■ **DATA SUPPLIED**
::::::::

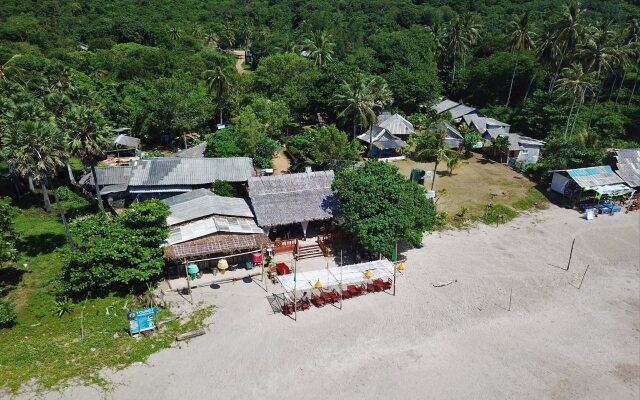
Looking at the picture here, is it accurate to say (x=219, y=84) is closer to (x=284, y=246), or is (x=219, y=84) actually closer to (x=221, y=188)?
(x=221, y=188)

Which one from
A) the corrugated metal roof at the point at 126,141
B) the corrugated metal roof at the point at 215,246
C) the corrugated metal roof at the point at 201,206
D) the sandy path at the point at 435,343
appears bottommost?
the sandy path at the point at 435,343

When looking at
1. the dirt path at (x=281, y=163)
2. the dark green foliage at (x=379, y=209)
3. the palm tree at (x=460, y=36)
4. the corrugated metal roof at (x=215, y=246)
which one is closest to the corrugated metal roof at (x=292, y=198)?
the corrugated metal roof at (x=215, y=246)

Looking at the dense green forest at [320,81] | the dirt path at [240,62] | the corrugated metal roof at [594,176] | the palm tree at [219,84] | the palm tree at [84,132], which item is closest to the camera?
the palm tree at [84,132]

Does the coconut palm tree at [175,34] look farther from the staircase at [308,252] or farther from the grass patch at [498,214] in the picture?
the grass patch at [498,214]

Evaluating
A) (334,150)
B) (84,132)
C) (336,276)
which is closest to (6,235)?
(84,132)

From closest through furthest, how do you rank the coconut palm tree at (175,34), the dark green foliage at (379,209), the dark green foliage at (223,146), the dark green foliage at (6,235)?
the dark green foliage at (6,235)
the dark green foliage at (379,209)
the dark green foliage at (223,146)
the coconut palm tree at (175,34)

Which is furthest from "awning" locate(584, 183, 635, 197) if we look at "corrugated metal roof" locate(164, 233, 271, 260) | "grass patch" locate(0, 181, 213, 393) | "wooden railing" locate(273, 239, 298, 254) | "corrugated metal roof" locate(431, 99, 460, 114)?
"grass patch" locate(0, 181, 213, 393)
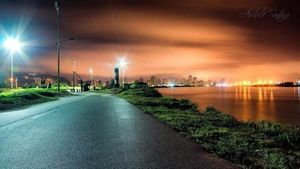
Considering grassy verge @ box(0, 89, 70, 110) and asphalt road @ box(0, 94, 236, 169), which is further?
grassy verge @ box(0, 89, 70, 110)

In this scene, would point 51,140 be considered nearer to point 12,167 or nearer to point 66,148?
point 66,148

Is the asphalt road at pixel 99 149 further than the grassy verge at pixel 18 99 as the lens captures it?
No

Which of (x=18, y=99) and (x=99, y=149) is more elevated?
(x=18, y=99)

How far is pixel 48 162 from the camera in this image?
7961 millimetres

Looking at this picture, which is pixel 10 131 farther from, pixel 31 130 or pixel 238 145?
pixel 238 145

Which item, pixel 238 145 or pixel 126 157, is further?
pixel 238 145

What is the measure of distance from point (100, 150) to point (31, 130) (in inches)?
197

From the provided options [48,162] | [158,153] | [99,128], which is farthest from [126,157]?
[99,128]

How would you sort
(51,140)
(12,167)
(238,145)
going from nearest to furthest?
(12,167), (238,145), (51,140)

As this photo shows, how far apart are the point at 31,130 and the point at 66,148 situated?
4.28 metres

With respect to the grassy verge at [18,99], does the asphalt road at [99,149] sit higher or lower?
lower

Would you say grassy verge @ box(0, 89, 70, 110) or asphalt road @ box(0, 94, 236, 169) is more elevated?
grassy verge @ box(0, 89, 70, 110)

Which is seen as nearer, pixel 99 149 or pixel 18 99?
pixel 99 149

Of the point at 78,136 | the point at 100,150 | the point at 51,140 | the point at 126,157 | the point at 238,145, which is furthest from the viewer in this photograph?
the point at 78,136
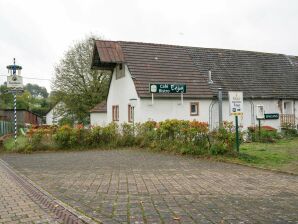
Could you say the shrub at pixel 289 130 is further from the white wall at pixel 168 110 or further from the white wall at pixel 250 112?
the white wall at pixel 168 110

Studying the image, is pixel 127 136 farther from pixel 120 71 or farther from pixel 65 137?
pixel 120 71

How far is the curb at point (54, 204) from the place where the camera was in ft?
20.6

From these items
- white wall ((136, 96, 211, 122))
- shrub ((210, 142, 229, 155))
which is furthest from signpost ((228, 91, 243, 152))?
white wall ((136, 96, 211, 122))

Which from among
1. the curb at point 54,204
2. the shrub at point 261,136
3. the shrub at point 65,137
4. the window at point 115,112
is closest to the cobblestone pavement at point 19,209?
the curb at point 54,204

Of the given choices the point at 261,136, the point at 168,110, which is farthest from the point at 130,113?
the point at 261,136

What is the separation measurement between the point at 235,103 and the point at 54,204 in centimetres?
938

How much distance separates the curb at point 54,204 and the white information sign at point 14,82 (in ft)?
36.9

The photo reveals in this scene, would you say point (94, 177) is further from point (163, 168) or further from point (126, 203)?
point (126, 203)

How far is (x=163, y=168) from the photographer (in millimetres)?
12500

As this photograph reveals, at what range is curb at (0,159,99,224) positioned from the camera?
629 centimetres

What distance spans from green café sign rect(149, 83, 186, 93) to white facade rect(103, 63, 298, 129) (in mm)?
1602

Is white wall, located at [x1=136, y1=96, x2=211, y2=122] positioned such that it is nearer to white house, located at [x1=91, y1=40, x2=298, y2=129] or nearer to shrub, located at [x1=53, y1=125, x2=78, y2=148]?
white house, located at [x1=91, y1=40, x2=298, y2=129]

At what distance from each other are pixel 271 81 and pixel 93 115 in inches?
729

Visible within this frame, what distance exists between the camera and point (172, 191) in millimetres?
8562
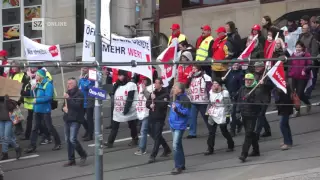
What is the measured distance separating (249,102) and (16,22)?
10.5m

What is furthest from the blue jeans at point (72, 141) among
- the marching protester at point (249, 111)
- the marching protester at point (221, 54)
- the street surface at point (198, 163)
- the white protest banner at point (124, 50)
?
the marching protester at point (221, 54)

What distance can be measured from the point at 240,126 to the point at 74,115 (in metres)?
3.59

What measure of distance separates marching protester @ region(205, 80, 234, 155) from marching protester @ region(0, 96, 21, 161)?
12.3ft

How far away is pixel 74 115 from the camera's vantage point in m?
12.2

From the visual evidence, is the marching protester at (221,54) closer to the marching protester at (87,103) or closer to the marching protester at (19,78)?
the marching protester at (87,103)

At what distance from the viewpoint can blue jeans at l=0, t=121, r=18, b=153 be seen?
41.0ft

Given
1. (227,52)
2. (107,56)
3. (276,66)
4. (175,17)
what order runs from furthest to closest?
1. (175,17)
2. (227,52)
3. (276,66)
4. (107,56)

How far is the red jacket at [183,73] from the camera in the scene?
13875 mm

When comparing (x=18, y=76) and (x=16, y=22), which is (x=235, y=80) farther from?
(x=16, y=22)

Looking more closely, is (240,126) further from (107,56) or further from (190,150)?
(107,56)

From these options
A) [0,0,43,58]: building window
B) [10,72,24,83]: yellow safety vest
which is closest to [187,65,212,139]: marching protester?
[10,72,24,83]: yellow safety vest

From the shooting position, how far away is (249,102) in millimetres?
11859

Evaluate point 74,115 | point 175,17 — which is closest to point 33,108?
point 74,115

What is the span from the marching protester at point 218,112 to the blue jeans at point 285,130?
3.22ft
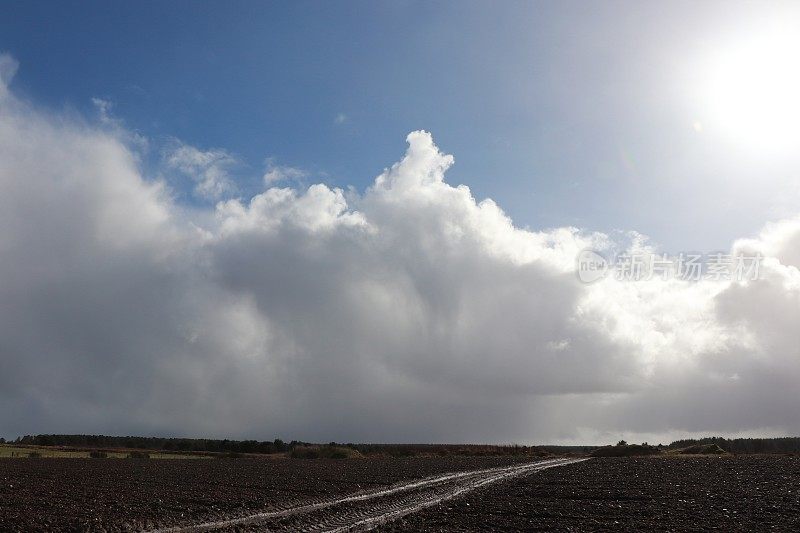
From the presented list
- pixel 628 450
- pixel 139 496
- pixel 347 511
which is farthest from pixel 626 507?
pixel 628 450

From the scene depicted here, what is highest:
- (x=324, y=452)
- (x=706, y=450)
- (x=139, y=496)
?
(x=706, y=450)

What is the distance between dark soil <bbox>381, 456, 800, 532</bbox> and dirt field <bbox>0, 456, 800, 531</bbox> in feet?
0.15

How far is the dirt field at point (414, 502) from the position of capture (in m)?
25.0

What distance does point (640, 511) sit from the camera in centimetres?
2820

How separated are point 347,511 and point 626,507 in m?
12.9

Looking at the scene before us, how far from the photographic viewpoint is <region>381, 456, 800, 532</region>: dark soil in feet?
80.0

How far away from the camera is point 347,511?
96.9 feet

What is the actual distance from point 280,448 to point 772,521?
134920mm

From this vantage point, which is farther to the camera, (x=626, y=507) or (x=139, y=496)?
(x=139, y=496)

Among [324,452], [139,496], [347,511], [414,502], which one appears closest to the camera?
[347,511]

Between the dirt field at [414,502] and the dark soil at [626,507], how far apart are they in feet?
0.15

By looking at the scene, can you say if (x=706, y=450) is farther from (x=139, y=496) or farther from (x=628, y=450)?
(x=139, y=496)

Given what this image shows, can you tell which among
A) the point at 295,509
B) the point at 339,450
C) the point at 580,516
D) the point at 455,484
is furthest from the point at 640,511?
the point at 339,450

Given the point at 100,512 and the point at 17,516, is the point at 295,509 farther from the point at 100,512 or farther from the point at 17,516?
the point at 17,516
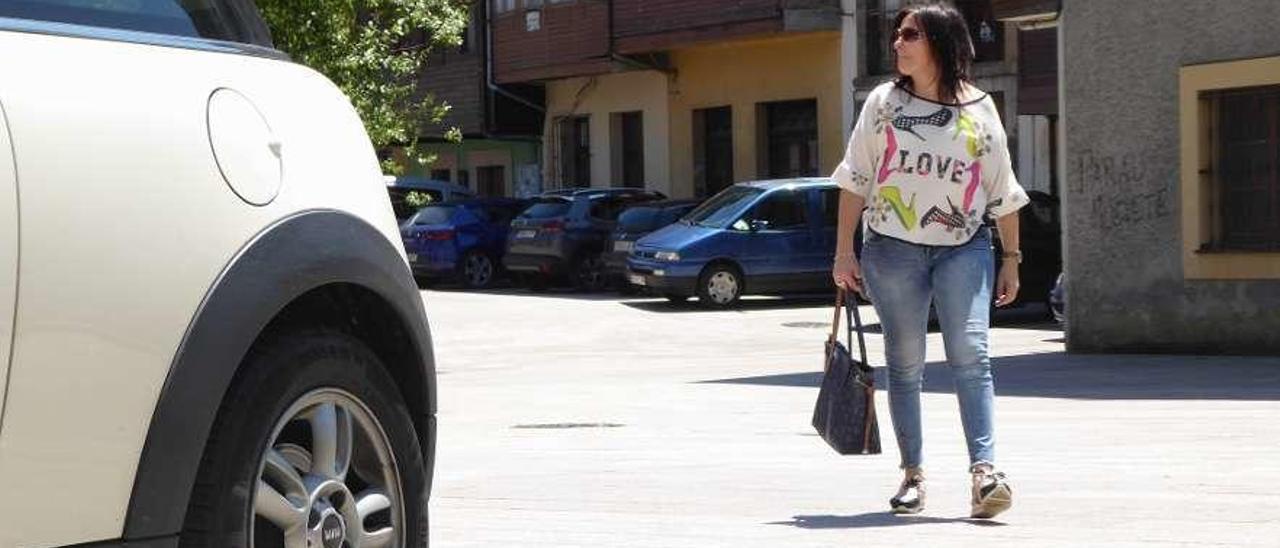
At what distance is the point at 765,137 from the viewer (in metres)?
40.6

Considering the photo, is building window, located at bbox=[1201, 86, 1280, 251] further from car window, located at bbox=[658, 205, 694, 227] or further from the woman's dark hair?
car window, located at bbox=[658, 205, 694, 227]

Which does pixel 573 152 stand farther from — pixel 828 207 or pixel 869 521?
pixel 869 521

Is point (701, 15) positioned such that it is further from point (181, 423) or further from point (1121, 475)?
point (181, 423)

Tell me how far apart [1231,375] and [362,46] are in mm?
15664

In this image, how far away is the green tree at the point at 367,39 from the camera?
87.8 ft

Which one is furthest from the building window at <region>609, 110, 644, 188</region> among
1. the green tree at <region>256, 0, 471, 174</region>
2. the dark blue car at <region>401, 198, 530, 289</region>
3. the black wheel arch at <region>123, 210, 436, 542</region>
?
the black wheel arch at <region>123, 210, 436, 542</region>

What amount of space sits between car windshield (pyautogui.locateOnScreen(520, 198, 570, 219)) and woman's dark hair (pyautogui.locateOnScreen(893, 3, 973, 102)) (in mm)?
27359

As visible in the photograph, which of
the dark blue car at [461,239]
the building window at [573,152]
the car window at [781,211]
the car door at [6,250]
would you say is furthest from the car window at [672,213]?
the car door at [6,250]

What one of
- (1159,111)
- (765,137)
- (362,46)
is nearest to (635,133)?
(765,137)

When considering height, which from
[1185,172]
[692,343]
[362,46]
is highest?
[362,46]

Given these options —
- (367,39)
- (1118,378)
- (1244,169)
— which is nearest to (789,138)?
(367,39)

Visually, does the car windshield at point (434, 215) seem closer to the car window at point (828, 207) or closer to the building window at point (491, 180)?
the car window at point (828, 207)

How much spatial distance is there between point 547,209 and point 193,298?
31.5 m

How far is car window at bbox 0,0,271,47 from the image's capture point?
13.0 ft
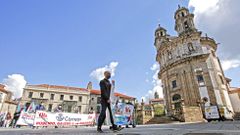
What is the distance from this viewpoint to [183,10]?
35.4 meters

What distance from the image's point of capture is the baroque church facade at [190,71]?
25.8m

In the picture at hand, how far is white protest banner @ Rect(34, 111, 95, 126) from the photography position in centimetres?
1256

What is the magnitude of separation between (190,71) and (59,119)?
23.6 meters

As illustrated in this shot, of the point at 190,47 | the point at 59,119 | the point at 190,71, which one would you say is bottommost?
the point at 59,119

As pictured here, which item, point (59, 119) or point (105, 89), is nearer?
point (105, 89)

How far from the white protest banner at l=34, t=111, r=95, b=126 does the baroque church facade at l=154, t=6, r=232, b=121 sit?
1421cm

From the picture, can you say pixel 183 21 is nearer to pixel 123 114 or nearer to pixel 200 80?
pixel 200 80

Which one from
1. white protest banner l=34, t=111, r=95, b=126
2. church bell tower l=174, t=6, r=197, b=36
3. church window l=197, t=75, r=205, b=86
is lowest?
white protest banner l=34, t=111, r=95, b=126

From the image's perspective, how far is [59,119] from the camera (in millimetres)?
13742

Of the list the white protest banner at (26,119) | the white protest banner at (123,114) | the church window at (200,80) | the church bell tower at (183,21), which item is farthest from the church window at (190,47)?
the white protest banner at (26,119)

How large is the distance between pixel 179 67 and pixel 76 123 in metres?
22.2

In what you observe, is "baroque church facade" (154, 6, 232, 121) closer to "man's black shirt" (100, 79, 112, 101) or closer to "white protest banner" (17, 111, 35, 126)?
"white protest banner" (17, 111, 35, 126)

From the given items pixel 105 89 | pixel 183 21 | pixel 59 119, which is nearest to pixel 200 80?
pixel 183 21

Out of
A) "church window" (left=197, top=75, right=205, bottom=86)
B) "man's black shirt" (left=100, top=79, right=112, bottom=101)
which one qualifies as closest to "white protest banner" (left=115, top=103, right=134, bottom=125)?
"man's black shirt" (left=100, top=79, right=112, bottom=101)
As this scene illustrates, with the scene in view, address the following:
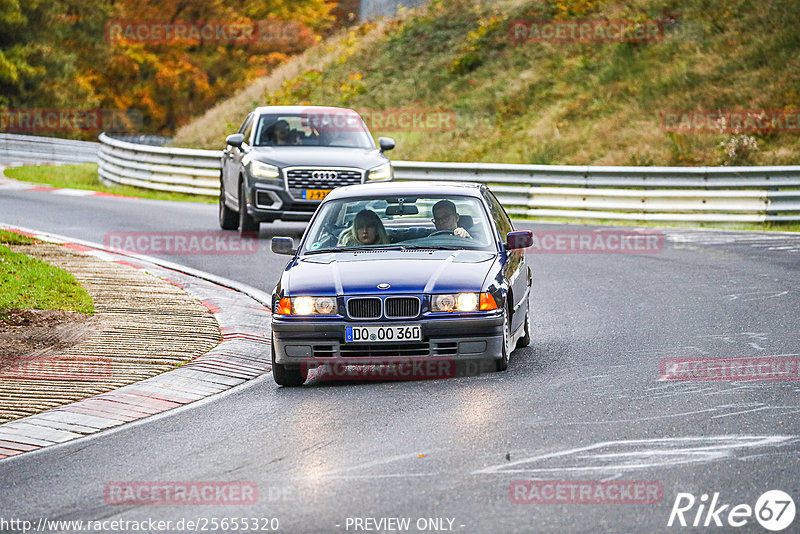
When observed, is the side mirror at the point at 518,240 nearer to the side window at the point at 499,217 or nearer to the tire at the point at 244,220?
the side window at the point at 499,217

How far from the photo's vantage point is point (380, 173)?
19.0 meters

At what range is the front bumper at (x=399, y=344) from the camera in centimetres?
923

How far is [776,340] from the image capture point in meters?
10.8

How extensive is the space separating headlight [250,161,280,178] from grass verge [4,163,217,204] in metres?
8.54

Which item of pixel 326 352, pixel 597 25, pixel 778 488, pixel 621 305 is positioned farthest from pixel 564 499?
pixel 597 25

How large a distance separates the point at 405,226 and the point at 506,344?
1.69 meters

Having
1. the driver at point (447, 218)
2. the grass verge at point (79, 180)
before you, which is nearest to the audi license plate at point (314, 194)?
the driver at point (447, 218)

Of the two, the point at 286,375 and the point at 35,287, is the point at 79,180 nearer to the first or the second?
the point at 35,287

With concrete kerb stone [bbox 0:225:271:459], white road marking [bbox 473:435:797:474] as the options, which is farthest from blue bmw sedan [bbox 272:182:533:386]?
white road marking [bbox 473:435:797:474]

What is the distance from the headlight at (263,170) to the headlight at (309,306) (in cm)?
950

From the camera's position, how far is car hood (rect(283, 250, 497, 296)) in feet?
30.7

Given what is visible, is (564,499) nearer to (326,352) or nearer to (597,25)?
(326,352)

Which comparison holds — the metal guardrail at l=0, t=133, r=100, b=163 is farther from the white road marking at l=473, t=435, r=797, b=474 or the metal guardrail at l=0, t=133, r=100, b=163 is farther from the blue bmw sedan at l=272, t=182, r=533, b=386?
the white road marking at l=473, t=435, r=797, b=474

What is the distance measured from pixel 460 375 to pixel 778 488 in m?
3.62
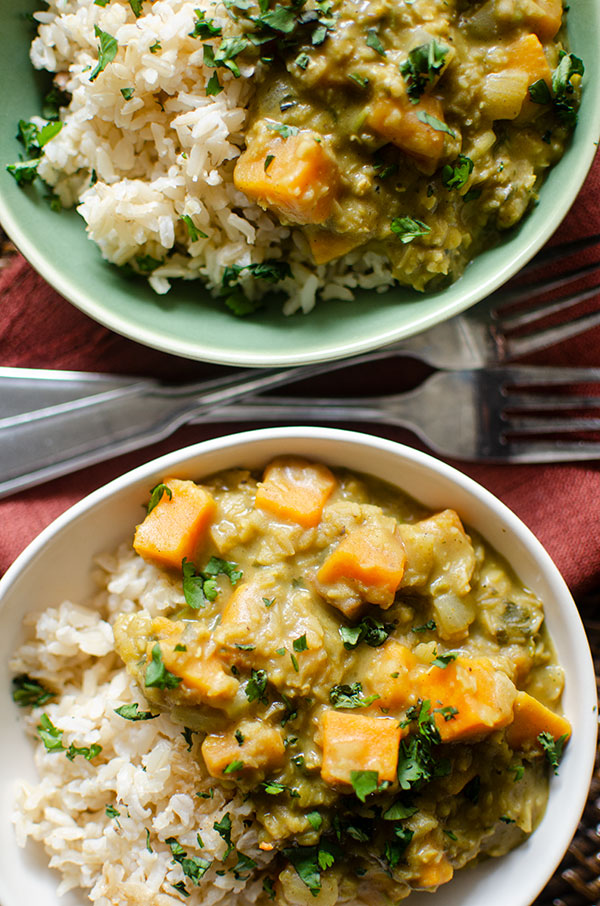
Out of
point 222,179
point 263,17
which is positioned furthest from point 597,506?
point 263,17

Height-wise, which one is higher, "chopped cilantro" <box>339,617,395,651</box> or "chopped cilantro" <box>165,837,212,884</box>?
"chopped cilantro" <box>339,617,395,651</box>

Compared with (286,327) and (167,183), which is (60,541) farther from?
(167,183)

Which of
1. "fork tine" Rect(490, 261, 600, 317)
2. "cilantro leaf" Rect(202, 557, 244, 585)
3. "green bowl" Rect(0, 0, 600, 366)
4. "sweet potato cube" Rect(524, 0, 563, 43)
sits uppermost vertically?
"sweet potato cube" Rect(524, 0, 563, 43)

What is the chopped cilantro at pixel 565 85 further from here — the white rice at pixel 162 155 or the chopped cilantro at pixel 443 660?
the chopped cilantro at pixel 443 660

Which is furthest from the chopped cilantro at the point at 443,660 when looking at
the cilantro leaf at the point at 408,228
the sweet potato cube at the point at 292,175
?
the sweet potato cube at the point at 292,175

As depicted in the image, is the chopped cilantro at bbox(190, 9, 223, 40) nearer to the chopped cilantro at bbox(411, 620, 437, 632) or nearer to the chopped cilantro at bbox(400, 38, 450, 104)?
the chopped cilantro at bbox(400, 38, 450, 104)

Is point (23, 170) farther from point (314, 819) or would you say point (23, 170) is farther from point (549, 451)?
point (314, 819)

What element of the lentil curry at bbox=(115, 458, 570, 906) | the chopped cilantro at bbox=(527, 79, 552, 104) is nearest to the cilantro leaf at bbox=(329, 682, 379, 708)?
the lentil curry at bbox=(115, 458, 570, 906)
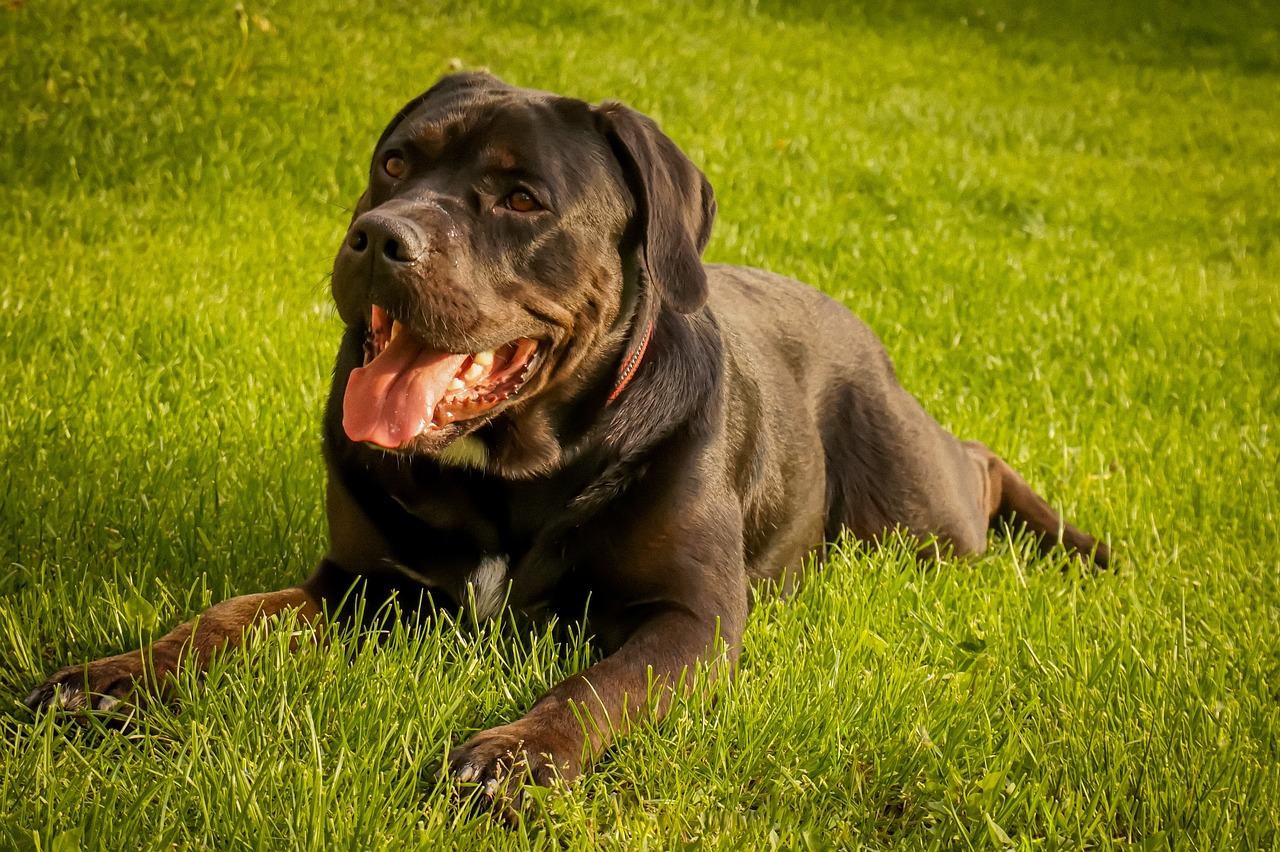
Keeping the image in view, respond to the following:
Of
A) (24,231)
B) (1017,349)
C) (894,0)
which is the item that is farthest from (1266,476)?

::::::::

■ **YOUR INSTRUCTIONS**
Copy the listing word for word, beginning at the line that contains "In what you" and ending after the line that contains "19.0 meters". Leave the pictures out of your copy.

■ **COMPLETE OUTPUT**
In what you observe, is "baroque church facade" (154, 6, 232, 121) closer to "man's black shirt" (100, 79, 112, 101) or closer to "white protest banner" (17, 111, 35, 126)?
"white protest banner" (17, 111, 35, 126)

From the given items pixel 105 89 | pixel 183 21 | pixel 59 119, which is nearest to pixel 200 80?
pixel 183 21

Out of
A) "church window" (left=197, top=75, right=205, bottom=86)
B) "man's black shirt" (left=100, top=79, right=112, bottom=101)
which one qualifies as closest to "white protest banner" (left=115, top=103, right=134, bottom=125)?
"man's black shirt" (left=100, top=79, right=112, bottom=101)
As this scene illustrates, with the scene in view, address the following:
When observed, is the side mirror at the point at 518,240 nearer to the side window at the point at 499,217 or nearer to the tire at the point at 244,220?
the side window at the point at 499,217

How far from the photo's vantage point is point (380, 173)?
19.0 meters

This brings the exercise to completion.